Modern estimations of diamonds ("Diamonds are forever", "Diamonds are a girl's best friend") may be less fanciful, but power of the gems to captivate remains as strong as ever. The diamond industry, however, has seen far less consistency. During a recent Wharton Leadership Lecture, Gareth Penny, managing director of De Beers, the world's leading diamond mining and marketing company, discussed the radical changes that the company has had to make to its business model over the last eight years.
In its drive to become the world's biggest diamond company, De Beers had spent decades developing a strategy based on controlling not only large diamond mines, but also the central supply of diamonds. Through its single channel marketing exchange, De Beers held all the rough diamonds available on the open market as a way of regulating supply and demand. As a result of this strategy, De Beers eventually built up a stockpile of diamonds worth $5 billion, but stopped making money. Anti-trust laws banned the company from operating in the US, and between 1989 and 1999, it failed to make a profit.
After conducting a strategic review, De Beers decided to abandon its supply-side management model in a bid to increase global demand for diamonds. According to Penny, this process, which involved abolishing third-party contracts and closing 14 business offices, "reshaped not only the world's largest diamond company but an entire industry". The company settled its anti-trust and civil class actions in the US, regaining its freedom to operate in New York, Los Angeles and Las Vegas, and reported net earnings of $730 million in 2006.

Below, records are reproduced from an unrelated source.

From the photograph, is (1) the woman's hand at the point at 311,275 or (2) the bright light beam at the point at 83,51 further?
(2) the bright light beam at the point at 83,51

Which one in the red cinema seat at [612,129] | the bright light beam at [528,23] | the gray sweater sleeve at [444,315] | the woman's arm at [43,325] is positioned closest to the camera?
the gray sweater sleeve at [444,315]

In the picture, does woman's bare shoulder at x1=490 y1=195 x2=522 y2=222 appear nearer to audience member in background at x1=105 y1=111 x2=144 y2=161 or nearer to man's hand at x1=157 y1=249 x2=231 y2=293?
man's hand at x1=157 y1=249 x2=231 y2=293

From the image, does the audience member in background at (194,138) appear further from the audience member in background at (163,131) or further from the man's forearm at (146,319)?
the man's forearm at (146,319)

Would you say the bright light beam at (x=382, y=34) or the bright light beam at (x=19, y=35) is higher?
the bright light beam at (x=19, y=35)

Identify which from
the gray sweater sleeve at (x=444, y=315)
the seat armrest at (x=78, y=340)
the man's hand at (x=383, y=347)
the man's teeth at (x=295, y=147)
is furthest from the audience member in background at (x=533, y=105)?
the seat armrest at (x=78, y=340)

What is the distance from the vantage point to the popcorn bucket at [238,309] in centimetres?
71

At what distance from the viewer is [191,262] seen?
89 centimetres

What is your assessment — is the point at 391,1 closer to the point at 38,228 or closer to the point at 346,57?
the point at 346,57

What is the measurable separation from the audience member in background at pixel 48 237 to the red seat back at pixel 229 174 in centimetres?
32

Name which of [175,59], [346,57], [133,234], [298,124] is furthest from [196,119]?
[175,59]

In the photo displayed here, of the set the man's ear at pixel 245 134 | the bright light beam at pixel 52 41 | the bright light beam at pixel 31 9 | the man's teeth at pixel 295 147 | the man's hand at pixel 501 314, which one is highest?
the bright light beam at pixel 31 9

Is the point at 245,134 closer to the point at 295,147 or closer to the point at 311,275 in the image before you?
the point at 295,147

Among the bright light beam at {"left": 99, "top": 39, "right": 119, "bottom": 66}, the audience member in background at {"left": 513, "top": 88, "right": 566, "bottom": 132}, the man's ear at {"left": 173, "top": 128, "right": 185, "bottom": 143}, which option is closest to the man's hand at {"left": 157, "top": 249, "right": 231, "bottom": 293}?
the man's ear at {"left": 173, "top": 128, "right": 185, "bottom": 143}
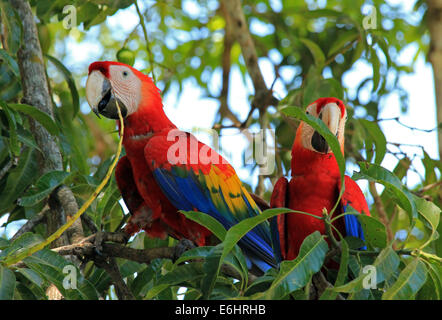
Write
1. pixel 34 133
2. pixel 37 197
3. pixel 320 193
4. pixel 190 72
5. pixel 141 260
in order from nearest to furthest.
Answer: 1. pixel 141 260
2. pixel 37 197
3. pixel 320 193
4. pixel 34 133
5. pixel 190 72

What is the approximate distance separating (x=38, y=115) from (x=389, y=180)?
4.57 feet

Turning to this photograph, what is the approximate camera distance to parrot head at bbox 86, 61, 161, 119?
224 cm

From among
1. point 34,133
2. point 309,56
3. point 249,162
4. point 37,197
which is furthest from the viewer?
point 309,56

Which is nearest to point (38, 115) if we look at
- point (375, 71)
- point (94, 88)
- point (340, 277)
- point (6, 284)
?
point (94, 88)

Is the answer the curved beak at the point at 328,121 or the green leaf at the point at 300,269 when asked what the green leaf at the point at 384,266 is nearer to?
the green leaf at the point at 300,269

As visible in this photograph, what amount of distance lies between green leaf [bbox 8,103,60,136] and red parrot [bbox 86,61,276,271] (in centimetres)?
18

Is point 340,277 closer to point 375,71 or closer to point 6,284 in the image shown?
point 6,284

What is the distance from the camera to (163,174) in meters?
2.15

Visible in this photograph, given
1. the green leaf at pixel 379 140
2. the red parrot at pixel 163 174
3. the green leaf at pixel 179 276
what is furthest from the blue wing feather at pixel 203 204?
the green leaf at pixel 179 276

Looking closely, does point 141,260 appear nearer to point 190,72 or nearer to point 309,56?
point 309,56

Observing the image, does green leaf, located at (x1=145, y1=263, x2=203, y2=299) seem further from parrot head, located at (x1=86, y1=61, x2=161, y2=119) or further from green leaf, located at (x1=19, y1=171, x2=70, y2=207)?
parrot head, located at (x1=86, y1=61, x2=161, y2=119)

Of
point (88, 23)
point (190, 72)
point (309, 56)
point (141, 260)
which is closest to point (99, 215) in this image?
point (141, 260)

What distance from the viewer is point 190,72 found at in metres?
4.38

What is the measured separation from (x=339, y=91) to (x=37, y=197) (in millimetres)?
1430
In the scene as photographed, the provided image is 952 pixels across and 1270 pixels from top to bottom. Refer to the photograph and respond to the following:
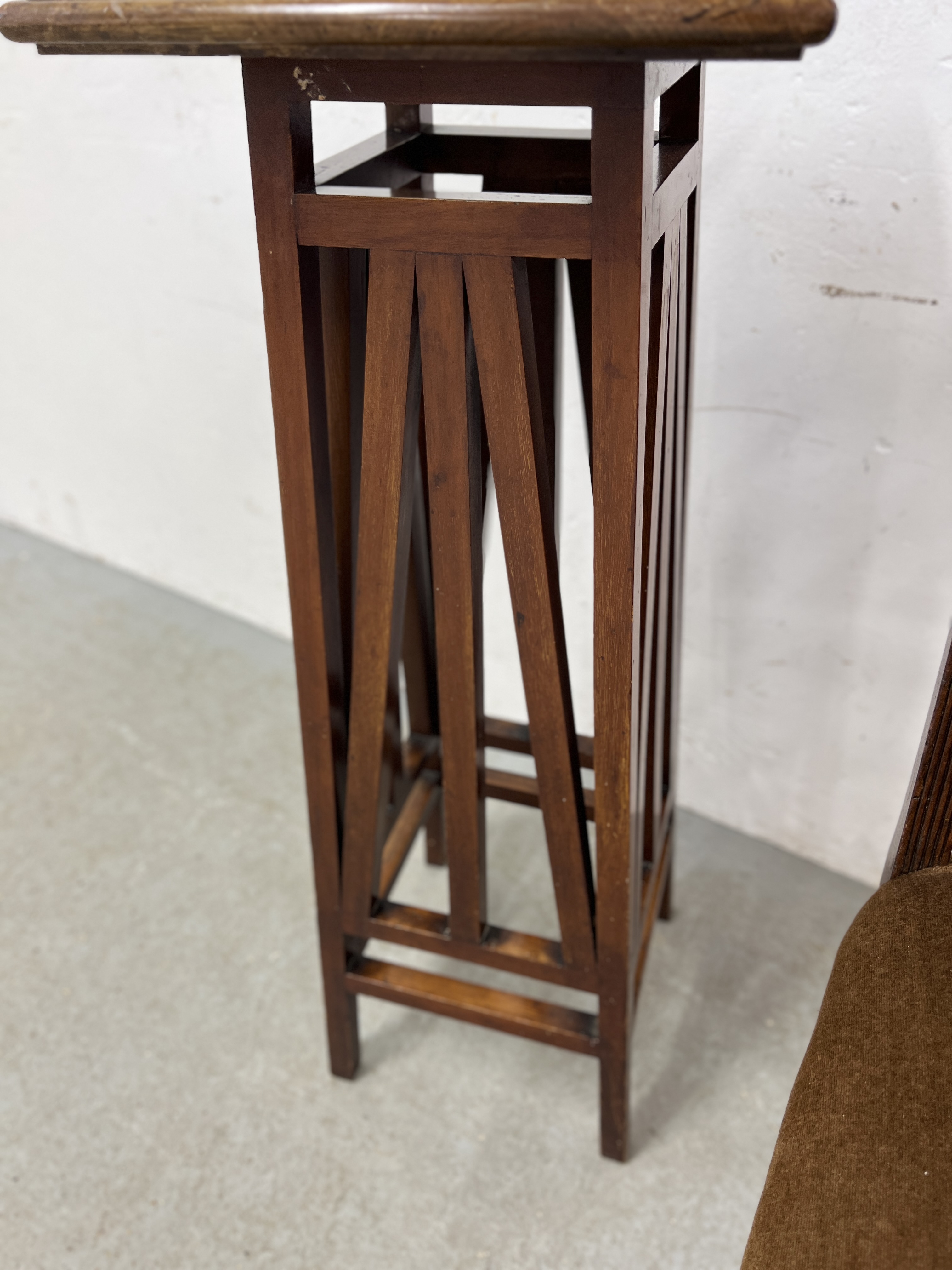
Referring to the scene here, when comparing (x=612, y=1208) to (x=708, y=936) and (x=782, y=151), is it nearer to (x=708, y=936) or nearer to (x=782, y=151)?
(x=708, y=936)

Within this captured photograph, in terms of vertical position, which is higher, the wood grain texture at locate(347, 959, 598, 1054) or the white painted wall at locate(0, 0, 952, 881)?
the white painted wall at locate(0, 0, 952, 881)

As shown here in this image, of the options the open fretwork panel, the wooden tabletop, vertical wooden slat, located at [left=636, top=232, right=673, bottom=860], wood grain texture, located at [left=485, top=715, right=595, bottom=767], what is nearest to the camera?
the wooden tabletop

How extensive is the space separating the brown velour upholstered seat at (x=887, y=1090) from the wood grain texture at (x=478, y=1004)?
42cm

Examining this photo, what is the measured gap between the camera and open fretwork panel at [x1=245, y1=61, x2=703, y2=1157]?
3.09ft

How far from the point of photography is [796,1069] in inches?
59.2

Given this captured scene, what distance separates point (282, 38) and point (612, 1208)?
1284 millimetres

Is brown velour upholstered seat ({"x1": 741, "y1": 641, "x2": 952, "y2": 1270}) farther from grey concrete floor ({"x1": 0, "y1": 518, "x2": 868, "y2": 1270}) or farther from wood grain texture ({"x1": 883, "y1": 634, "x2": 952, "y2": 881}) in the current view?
grey concrete floor ({"x1": 0, "y1": 518, "x2": 868, "y2": 1270})

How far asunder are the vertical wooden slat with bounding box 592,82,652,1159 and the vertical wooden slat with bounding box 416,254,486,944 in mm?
124

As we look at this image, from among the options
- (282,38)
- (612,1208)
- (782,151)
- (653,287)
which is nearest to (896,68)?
(782,151)

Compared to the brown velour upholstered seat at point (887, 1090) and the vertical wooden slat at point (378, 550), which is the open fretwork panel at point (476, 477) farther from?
the brown velour upholstered seat at point (887, 1090)

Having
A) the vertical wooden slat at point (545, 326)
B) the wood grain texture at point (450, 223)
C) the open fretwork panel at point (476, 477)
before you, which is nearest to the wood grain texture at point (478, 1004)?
the open fretwork panel at point (476, 477)

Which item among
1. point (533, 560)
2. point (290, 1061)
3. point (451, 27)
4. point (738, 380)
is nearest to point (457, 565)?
point (533, 560)

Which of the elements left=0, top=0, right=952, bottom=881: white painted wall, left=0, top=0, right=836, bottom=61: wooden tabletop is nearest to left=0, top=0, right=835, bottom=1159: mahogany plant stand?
left=0, top=0, right=836, bottom=61: wooden tabletop

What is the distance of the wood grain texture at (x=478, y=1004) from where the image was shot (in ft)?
4.37
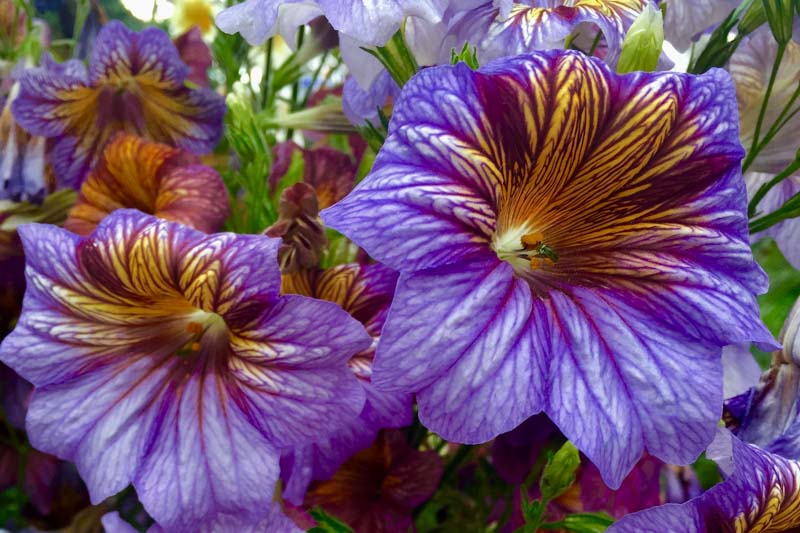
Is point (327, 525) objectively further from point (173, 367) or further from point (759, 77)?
point (759, 77)

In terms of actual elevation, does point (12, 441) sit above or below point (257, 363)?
below

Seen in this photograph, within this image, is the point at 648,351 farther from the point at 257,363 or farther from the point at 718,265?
the point at 257,363

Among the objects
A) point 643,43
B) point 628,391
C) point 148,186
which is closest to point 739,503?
point 628,391

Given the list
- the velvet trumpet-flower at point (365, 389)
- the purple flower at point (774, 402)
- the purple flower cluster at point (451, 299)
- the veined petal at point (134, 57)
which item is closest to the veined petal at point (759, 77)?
the purple flower cluster at point (451, 299)

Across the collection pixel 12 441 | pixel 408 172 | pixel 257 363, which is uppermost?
pixel 408 172

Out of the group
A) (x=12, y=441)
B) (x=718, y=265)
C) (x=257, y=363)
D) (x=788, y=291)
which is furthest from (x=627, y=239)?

"We are now operating as any other business," Penny said in his speech at Wharton. "We now have two months' worth of stock, total. So from the time we mine something in the ground to [the time we] sell it to our clients, we have a couple of months in our pipeline, which we're very proud of."
In 2001 De Beer's shareholders took the company private in a transaction worth $19.2 billion. Today, it operates in 25 countries, employs 22,000 people and produces 40% of the world's rough diamonds.
Penny told the audience that when it comes to leadership, there's no substitute for "going right out to the coal face of the business, to where it really happens. Don't be afraid to run a factory, to learn what it takes to manage employees every day."
He added: "The things I find myself doing now are spending a day with the guys on the ship and spending a night with the geologists in the field. You will one day be involved in managing and motivating people, and it's the single most important thing you can do."
Penny recounted how he was recently asked to participate in a discussion on leadership in which the question arose of what the great leaders like Bill Gates and Jack Welch have in common. The answer, Penny suggested, was that they were all themselves. "What is your competitive advantage?" Penny said. "What makes each of you different from the person sitting next to you? What is in your DNA that makes you successful? Be yourself - more positively and with skills. That is the one subset that unites great business leaders."